Questo è un passo importante verso la sua meta di “eradicare il regime di Thaksin Shinawatra”.
La rimozione non sarebbe stata possibile senza il sostegno di forze potenti e corpi dello stato rilevanti. Il risultato dovrebbe mandare un segnale forte a Thaksin e dargli una ragione per prendere una pausa. Date voi una definizione, ma la macchina politica di Thaksin, politicamente e giudiziariamente, è ferita e colpita.
La carta più visibile che Thaksin ha ancora in mano da giocare è la minaccia di legioni di Magliette Rosse che discenderebbero sulla capitale. Ma è una mossa fortemente rischiosa che ha il potenziale di un confronto fisico.
E’ probabile che Thaksin non voglia far scendere le magliette rosse nel gioco se le forze potenti dietro Suthep lo prendono per il collare e gli dicono che è accerchiato e qualunque mossa incontrerebbe la forza totale dei militari.
In aggiunta, gli alleati politici ed economici di Thaksin non vogliano rischiare la violenza totale. Devono proteggere i propri interessi fondamentali. Il mondo degli affari è soprattutto pragmatico tranne che quando si parla di avidità. Senza il loro sostegno Thaksin non correrebbe questo rischio e ciò potrebbe condurlo ad accettare la sconfitta in questa battaglia.
Thaksin o un rappresentante potrebbe fare una dichiarazione in cui si dice di sacrificarsi per il bene della nazione, mentre si menziona il RE almeno una decina di volte, per concludere con il ritiro del clan Shinawatra dalla politica thailandese, per ora.
In cambio potrebbe ricevere un premio di consolazione. Forse parte delle proprietà sotto sequestro potrebbero essergli restituite, cosa che dovrebbe essere fatta in modo nascosto per evitare lo scandalo pubblico. Questa battaglia potrebbe terminare ma la guerra non sarà terminata. Se questo conflitto fosse una partita a golf, sarebbe una di quelle partite molto lunghe. Una singola battaglia non è la guerra.

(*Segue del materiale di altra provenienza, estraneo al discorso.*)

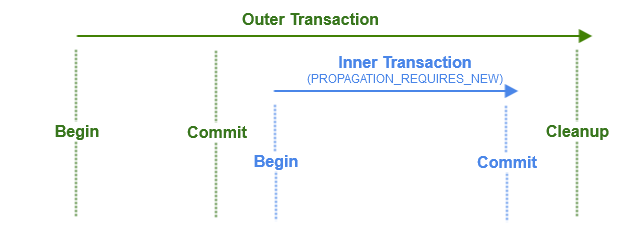 corrected transaction flow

Thaksin ha ancora un giocatore fondamentale al cui paragone Tiger Wood è un giocattolo di plastica. Chiamateli alleati di convenienza, due persone col nemico in comune, o il benefattore ed il beneficiario, come vi piace di più. Questo giocatore può cambiare l’intero gioco, ma al momento non può ancora colpire la pallina da golf. Non sarebbe prudente.
Sebbene a causa di questo giocatore gli eventi nei prossimi tre o cinque anni possano vedere tuttavia il ritorno di Thaksin, persino un ritorno trionfale.

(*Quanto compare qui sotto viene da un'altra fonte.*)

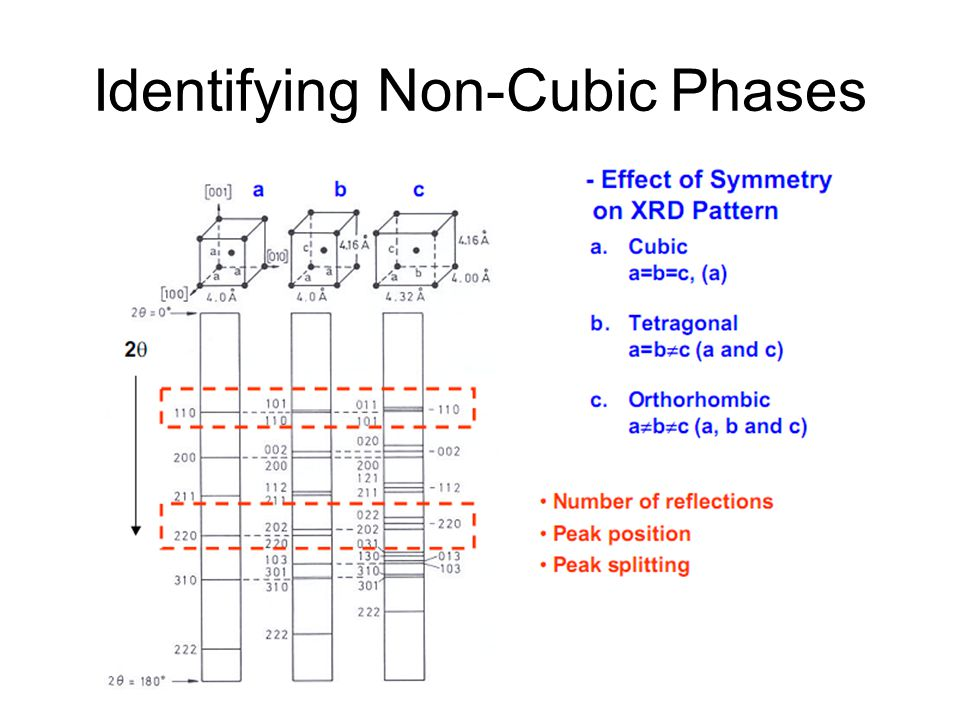 Identifying Non-Cubic Phases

Una cosa da tenere a mente è che tutti siamo finiti. Senza Thaksin non ci sarebbe la macchina politica dei Shinawatra. Non esiste un erede decente che prenda il uso posto. Queto paragrafo suona vero per più di un uomo, una famiglia e una macchina politica.
In questa guerra è in gioco la più grande ricchezza e proprietà del regno, ed è una delle più grandi al mondo. A causa della geopolitica, la Thailandia gioca un ruolo fondamentale in una regione che ha il potenziale economico maggiore al mondo, l’anello del pacifico Orientale e il sudest asiatico. Controllare la Thailandia significa tenere un badile su questa potenziale miniera d’oro.
La gente per strada e su internet parla di lotta per il buon governo e contro la corruzione, per la democrazia contro la tirannia.
Chi gioca questo gioco sa che la lotta è per la stessa cosa per cui si combatte in ogni paese al mondo e in qualunque momento della storia umana: il controllo sul potere e la richezza.
Nel breve periodo Suthep e coloro che sono dietro di lui devono avere le forze armate fermament dalla propria parte. Nel lungo periodo devono immaginare come mettere da parte colui che fa sembrare Tiger Wood un giocattolo.
Allora si raggiungerebbe l’obiettivo finale di Suthep “di eradicare il regime di Thaksin”.
Per Thaksin deve impedire che accadano queste due cose. Nel breve è malconcio e ferito. Nel lungo periodo detiene ancora una briscola in mano.
E’ brutale, sinistro e puramente maligno. La politica nella sua forma più pura.